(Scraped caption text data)
_ _ _ _ _ _ _

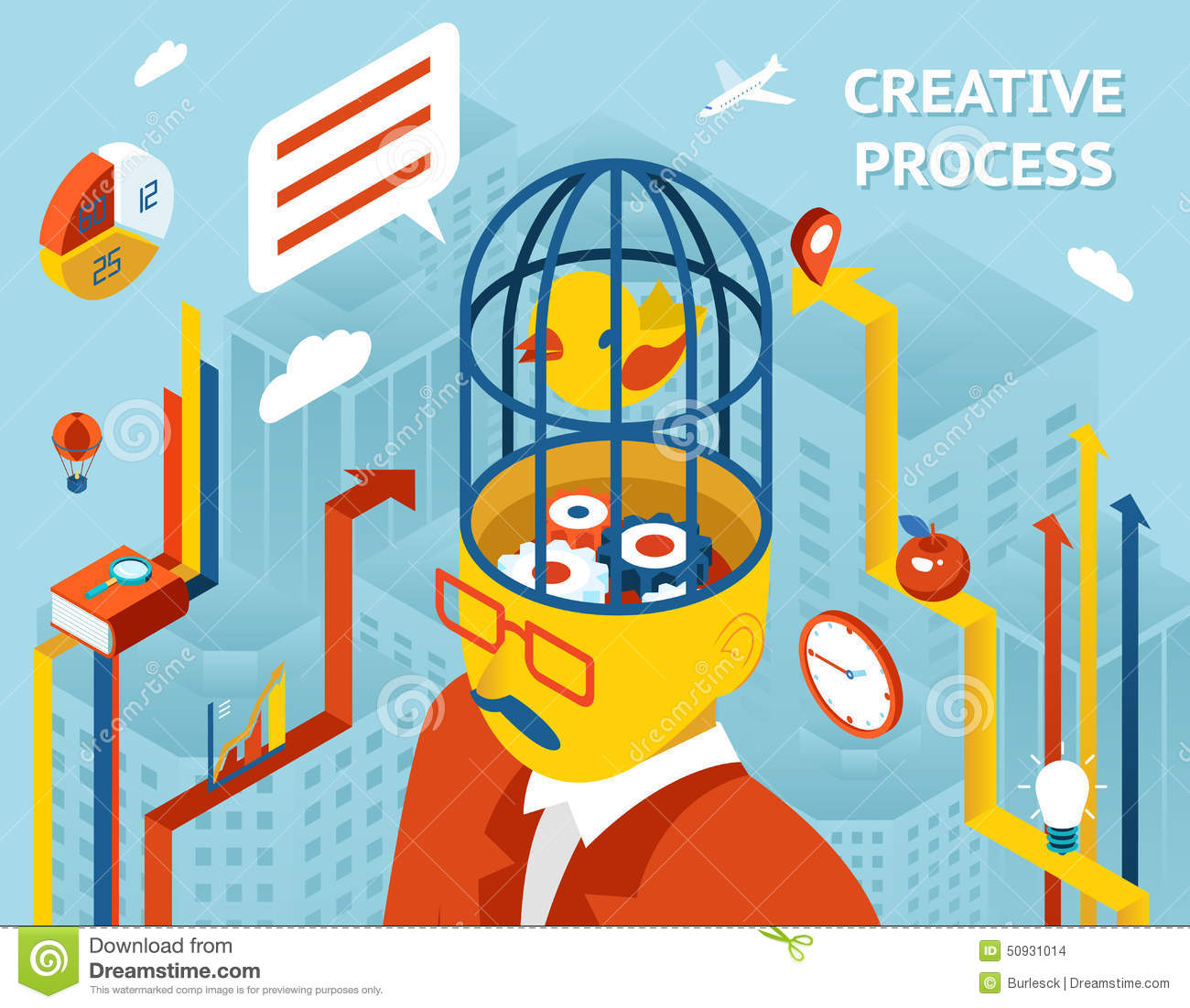 creative process It comes to my mind wallas process: preparation (thinking consciously about something, gathering and combining information, etc), incubation (unconscious combinations, links with new.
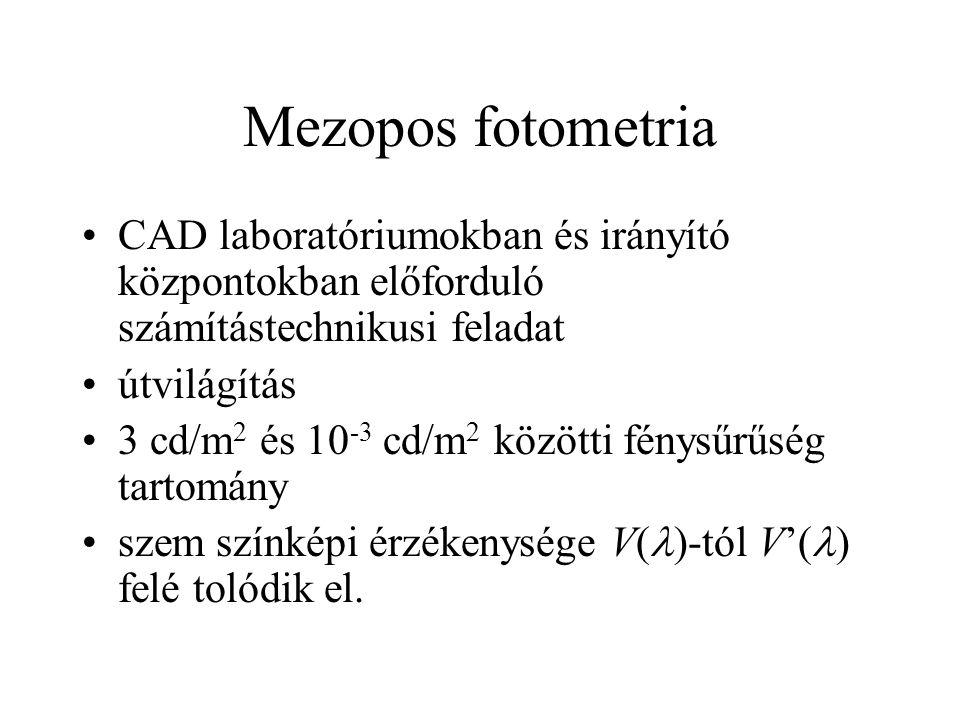 Mezopos fotometria •CAD laboratóriumokban és irányító központokban előforduló számítástechnikusi feladat •útvilágítás •3 cd/m 2 és 10 -3 cd/m 2 között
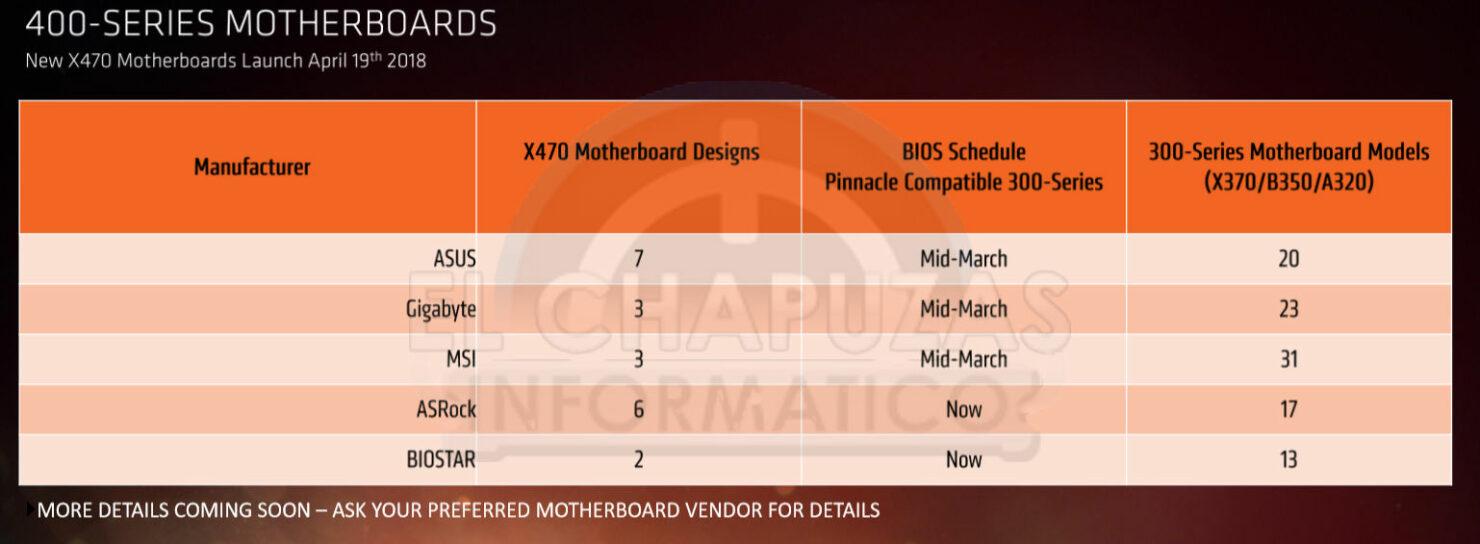 amd-ryzen-2000-series-desktop-cpus_400-series-motherboards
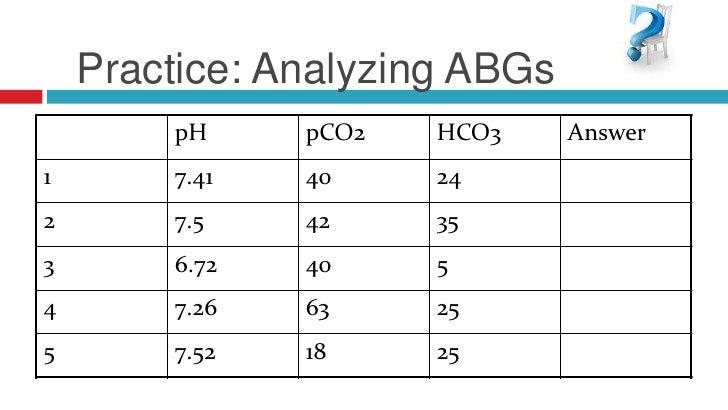 Free Worksheets respiration worksheet : Acid Base Balance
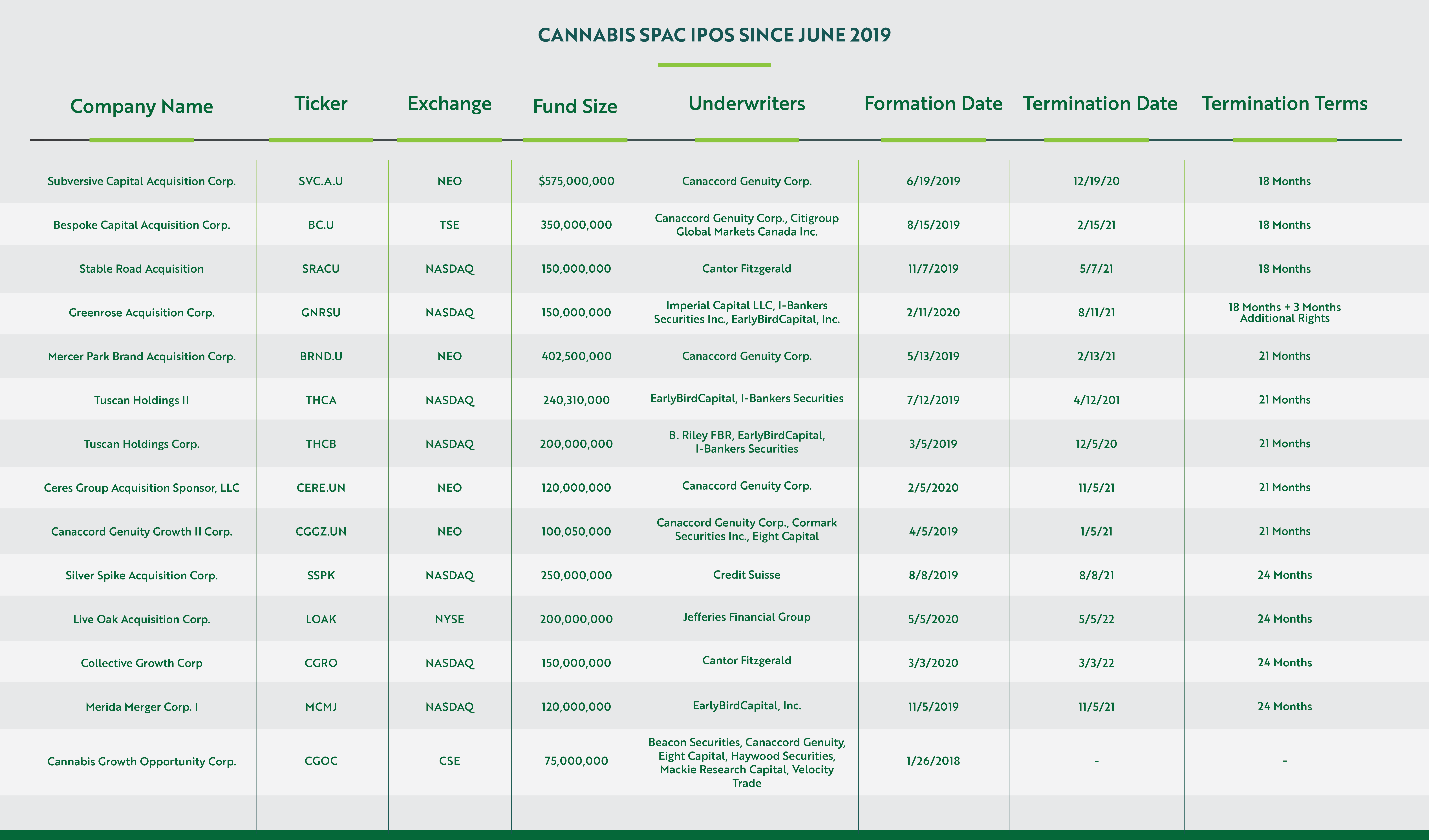 SPAC IPOS Chart 1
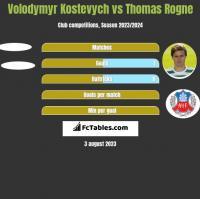 Volodymyr Kostevych vs Thomas Rogne h2h player stats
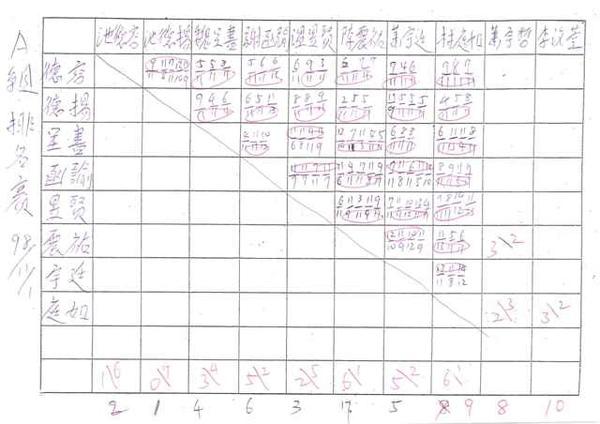 20091101A組對戰成績.jpg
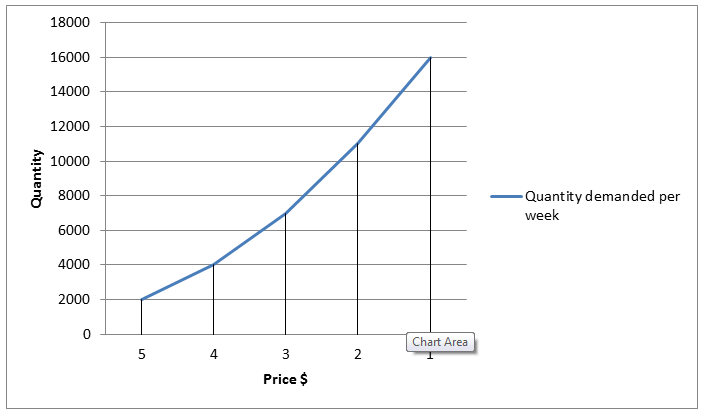 Graph for demand schedule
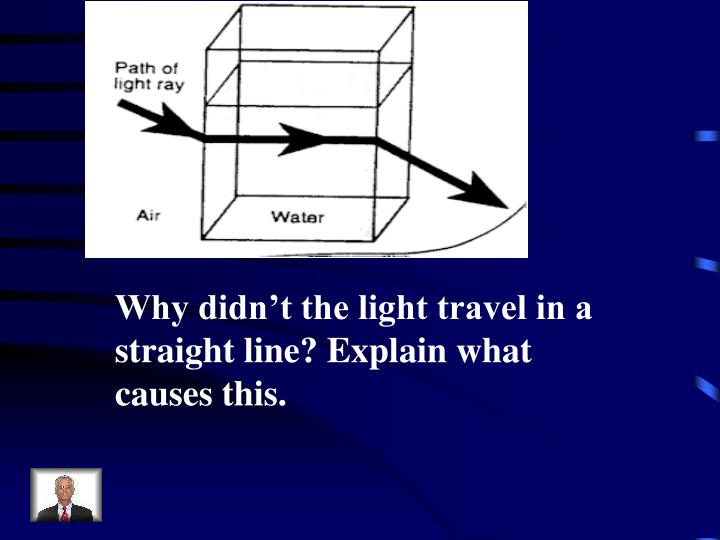 Why didn't the light travel in a straight line? Explain what causes this.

_ _ _ _ _ _ _

### Problem statement
Repeat the data exactly. Pictures should not appear.

### Answer
 creative process It comes to my mind wallas process: preparation (thinking consciously about something, gathering and combining information, etc), incubation (unconscious combinations, links with new.
 Mezopos fotometria •CAD laboratóriumokban és irányító központokban előforduló számítástechnikusi feladat •útvilágítás •3 cd/m 2 és 10 -3 cd/m 2 között
 amd-ryzen-2000-series-desktop-cpus_400-series-motherboards
 Free Worksheets respiration worksheet : Acid Base Balance
 SPAC IPOS Chart 1
 Volodymyr Kostevych vs Thomas Rogne h2h player stats
 20091101A組對戰成績.jpg
 Graph for demand schedule
 Why didn't the light travel in a straight line? Explain what causes this.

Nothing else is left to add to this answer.